Así lo escribió la periodista Marcela Ojeda, cuando en el marco del femicidio de la adolescente de 14 años, Chiara Páez, en mayo de 2015 tweetió: «Actrices, políticas, artistas, empresarias, referentes sociales … mujeres, todas, bah.. no vamos a levantar la voz? Nos están matando». Unas semanas después, el 3 de junio de 2015, se produciría en todo el país una movilización feminista sin precedentes. Con la asistencia de más de 200.000 personas, ese primer Ni Una Menos llenó las calles argentinas de amigas, hermanas, de madres y abuelas que compartían la consigna de visibilizar la violencia machista en toda su expresión, desde la brutalidad femicida hasta la sutileza simbólica del lenguaje. El primer 3 de junio desconocíamos la fuerza que cobraría el movimiento, que se replicó en el mundo y es inspiración de luchas que traspasan las fronteras. Pero, con intuición de brujas, esa tarde vaticinamos la convicción hecha también consigna, que impregna nuestra cotidianeidad para hacer de lo personal, político: a la opresión y al silencio no volvemos, nunca más.

Femicidios.
De aquel 2015 a hoy, las voces hartas de la violencia reiteran que el machismo, pandemia mediante, continúa haciendo alarde de una salud de hierro. Salud que consiguió por su perpetuación histórica, por enquistarse en cada recoveco social hasta volverse norma, hasta automatizarse y confundirse con lo natural. El patriarcado como sistema de opresión institucionalizado explica los números de la violencia: los femicidios como su expresión más brutal son funcionales a este sistema de creencias que cosifica el cuerpo de las mujeres para uso y disposición capitalista de los varones. Conforme el registro de femicidios de la Oficina de la Mujer de la Corte Suprema, en 2015 un total de 235 mujeres fueron víctimas de femicidio, es decir, asesinadas por su condición de mujeres. Los números se han mantenido en el tiempo: en 2016 ascendió a 254, en 2017 a 273, en 2018 a 278 femicidios, en 2019 se registraron 268 y en 2020, 251. En lo que va de 2021, se cometieron 143 muertes de mujeres, trans y travetsis.

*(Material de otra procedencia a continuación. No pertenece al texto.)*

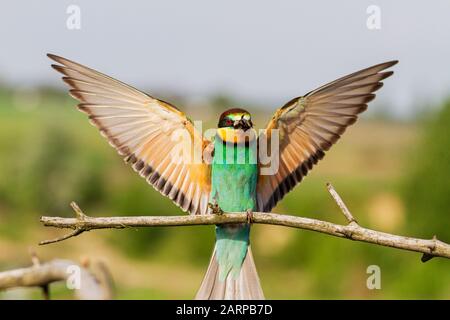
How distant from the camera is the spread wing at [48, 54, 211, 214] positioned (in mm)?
2873

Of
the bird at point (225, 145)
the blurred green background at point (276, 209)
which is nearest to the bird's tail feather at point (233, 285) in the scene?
the bird at point (225, 145)

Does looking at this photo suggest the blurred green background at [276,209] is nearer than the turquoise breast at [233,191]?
No

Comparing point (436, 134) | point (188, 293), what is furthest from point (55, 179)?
point (436, 134)

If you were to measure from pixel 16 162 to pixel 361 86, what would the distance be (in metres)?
16.7

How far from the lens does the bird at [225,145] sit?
9.20 ft

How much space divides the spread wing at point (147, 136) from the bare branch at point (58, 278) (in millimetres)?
412

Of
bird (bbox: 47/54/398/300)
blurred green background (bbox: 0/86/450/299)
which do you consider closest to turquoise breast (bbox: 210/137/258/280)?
bird (bbox: 47/54/398/300)

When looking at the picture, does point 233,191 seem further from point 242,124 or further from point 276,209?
point 276,209

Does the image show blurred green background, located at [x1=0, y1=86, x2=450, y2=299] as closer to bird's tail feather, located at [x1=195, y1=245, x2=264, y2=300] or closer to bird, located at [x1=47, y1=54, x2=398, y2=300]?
bird, located at [x1=47, y1=54, x2=398, y2=300]

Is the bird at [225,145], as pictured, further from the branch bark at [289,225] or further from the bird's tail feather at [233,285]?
the branch bark at [289,225]

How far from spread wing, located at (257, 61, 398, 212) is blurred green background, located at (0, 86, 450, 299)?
19.2 feet

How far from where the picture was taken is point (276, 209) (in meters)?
13.4

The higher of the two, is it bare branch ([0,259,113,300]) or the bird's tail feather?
bare branch ([0,259,113,300])

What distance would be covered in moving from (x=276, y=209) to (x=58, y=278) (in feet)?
35.8
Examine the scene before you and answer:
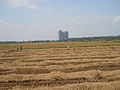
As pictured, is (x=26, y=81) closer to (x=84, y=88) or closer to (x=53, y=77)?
(x=53, y=77)

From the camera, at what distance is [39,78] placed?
13.8m

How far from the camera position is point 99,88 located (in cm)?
1023

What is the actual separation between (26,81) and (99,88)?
5.87 meters

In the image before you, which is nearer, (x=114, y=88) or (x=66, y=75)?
(x=114, y=88)

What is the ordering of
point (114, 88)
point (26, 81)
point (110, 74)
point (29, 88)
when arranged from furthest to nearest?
point (110, 74)
point (26, 81)
point (29, 88)
point (114, 88)

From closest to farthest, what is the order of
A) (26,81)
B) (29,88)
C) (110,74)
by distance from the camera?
(29,88)
(26,81)
(110,74)

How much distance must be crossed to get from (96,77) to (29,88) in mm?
5628

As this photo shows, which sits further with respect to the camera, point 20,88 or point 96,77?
point 96,77

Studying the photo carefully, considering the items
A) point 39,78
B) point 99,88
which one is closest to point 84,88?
point 99,88

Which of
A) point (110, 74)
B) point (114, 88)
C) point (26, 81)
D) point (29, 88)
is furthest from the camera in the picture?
point (110, 74)

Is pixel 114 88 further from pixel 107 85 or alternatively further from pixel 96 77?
pixel 96 77

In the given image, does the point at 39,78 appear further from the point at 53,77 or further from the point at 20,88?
the point at 20,88

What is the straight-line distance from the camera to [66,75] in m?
14.3

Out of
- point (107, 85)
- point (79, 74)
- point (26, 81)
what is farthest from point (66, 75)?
point (107, 85)
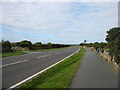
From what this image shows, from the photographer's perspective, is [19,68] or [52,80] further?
[19,68]

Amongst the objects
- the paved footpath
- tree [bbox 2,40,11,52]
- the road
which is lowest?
the road

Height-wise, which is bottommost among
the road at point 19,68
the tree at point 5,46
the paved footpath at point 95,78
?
the road at point 19,68

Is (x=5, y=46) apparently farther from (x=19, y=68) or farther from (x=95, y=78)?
(x=95, y=78)

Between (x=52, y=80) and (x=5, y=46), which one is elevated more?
(x=5, y=46)

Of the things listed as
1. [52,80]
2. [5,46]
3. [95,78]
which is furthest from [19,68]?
[5,46]

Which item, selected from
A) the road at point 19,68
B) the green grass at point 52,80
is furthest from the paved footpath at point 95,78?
the road at point 19,68

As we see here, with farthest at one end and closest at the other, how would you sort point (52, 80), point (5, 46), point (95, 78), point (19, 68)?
point (5, 46) < point (19, 68) < point (95, 78) < point (52, 80)

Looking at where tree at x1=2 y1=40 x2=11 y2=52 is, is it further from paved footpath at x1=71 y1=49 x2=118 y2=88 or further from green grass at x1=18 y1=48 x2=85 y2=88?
paved footpath at x1=71 y1=49 x2=118 y2=88

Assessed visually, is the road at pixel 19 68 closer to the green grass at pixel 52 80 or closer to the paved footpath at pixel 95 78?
the green grass at pixel 52 80

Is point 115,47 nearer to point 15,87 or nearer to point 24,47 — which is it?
point 15,87

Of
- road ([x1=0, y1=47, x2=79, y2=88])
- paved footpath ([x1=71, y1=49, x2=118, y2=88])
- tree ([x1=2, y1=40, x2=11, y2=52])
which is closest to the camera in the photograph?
paved footpath ([x1=71, y1=49, x2=118, y2=88])

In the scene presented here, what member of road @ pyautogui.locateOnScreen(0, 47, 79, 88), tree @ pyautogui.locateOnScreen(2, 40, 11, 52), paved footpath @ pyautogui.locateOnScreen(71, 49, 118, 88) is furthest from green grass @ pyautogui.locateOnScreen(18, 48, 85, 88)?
tree @ pyautogui.locateOnScreen(2, 40, 11, 52)

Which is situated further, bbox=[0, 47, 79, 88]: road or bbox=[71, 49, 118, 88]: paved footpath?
bbox=[0, 47, 79, 88]: road

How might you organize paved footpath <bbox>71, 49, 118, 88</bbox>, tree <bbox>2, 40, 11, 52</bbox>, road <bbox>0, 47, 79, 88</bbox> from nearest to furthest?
paved footpath <bbox>71, 49, 118, 88</bbox>
road <bbox>0, 47, 79, 88</bbox>
tree <bbox>2, 40, 11, 52</bbox>
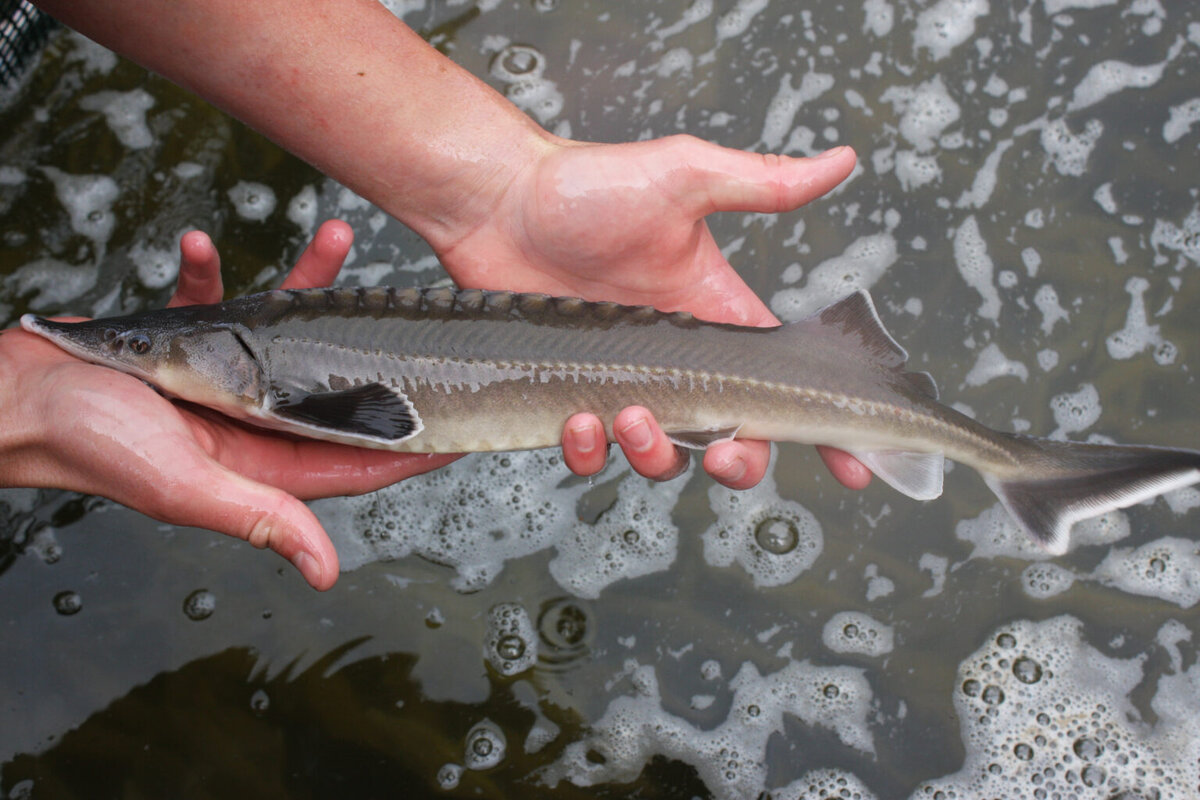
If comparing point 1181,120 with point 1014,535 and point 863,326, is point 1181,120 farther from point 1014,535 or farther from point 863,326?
point 863,326

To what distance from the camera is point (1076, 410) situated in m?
2.99

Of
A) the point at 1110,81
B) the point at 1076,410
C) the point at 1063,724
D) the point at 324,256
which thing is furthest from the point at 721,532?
the point at 1110,81

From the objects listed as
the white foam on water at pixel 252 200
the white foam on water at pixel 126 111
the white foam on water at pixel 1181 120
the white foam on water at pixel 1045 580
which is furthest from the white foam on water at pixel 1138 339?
the white foam on water at pixel 126 111

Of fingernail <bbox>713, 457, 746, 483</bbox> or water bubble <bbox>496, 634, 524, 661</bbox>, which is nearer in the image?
fingernail <bbox>713, 457, 746, 483</bbox>

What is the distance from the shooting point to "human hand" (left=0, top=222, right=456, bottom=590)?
1.72 meters

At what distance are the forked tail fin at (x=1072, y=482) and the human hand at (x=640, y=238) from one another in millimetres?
399

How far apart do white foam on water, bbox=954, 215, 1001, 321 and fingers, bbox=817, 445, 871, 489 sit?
1033mm

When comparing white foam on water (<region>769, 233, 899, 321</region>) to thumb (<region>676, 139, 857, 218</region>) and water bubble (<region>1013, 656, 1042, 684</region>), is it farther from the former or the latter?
water bubble (<region>1013, 656, 1042, 684</region>)

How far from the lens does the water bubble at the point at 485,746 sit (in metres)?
2.55

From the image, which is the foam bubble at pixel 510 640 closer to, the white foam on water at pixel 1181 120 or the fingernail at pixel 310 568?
the fingernail at pixel 310 568

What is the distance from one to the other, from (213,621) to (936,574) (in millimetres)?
2154

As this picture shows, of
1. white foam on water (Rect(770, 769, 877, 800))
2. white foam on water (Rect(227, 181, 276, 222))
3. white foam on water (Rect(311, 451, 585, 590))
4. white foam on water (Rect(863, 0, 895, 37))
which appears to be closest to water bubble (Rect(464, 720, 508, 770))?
white foam on water (Rect(311, 451, 585, 590))

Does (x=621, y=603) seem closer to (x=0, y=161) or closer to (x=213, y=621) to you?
(x=213, y=621)

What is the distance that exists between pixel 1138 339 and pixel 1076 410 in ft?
1.12
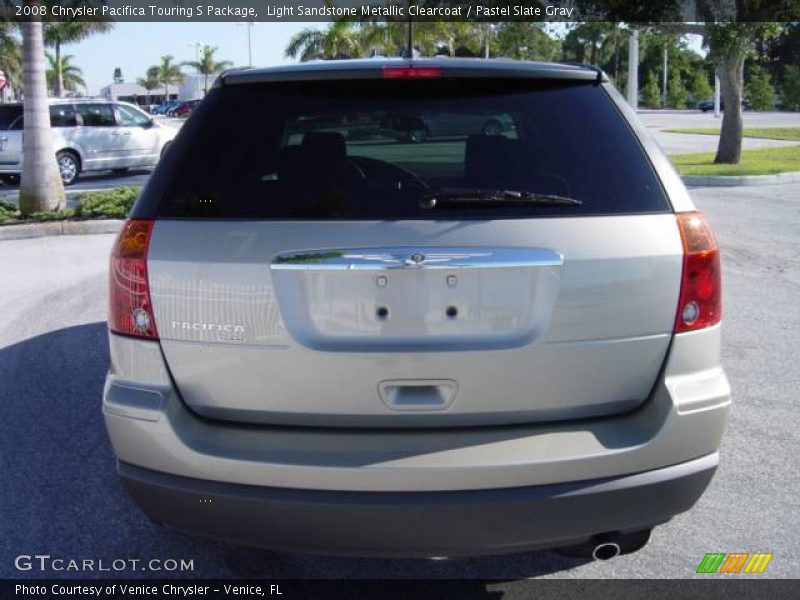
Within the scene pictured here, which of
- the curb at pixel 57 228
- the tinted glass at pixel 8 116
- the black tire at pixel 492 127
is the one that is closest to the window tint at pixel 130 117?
the tinted glass at pixel 8 116

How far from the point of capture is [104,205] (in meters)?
12.0

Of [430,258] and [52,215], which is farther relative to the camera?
[52,215]

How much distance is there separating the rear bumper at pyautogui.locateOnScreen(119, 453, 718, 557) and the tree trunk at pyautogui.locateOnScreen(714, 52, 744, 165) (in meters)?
16.6

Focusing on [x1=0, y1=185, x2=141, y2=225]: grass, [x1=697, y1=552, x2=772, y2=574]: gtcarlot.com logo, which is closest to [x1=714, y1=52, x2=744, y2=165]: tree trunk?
[x1=0, y1=185, x2=141, y2=225]: grass

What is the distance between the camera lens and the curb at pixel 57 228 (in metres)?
11.2

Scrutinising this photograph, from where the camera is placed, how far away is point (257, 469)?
2.46 meters

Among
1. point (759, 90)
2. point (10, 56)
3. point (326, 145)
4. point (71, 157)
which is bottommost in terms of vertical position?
point (71, 157)

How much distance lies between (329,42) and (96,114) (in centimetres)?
2929

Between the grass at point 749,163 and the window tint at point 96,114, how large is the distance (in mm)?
11925

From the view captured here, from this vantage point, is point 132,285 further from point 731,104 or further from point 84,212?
point 731,104

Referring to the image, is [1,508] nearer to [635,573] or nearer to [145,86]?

Las cifras que contabilizan la violencia letal dan cuenta que, en el país, cada 25 horas, una mujer es víctima de varones que cumplieron con el mandato de dominación masculina marcada por el patriarcado.

Paren de matarnos.
El grito que no es pedido ni plegaria sino expresión de hartazgo, continúa vigente en una Argentina que a pesar de los esfuerzos legislativos no llega a tiempo para frenar las muertes por la condición de género. En un repaso acelerado por la normativa nacional, vemos que el país ratifica la Convención de Belém do Para para la eliminación de la violencia contra las mujeres en 1996; en 2009 se sanciona la ley 26485 de protección integral a las mujeres; se modifican el código civil y el penal con perspectiva de género y de derechos humanos; se crean oficinas, juzgados, fiscalías y comisarías presuntamente especializadas en violencia de género; proliferan leyes y políticas públicas para la erradicación de la violencia, se conquistan por fin derechos como el aborto legal, seguro y gratuito, pero los números de la violencia no dan tregua. El mundo con igualdad de género alcanzado sólo en los papeles dista de la realidad nacional, porque las normas continúan aplicándose en clave patriarcal. Por eso, la consigna actual del Ni Una Menos suma la necesidad de una reforma judicial feminista: que vaya por todo para salir del entramado que pretende dar fin a la violencia de género con intentos hipócritas, sobre andamiajes que responden al machismo y no hacen más que reproducir esa violencia que se jactan de repudiar. Y ante la desesperación del entrampamiento generado por la revictimización de un sistema que no protege, sino que vuelve a violentar, decir Paren de Matarnos va dirigido también y sobre todo al Poder Judicial.

Vivas nos queremos.
De 2015 a esta parte, mujeres, niñas, adolescentes, trans, travestis e identidades no binaries pisan las calles con otra fuerza, para irrumpir en la fiesta pública de la participación política, a esa a la que nunca nos invitaban. Y aunque por segunda vez, el 3J nos encuentre en casa, se milita desde el hogar, con un cartelazo, el «vivas y libres nos queremos». Soberanas, sororas, empoderadas, críticas, alegres, fuertes… convencidas de que el patriarcado se va a caer, porque lo estamos tirando.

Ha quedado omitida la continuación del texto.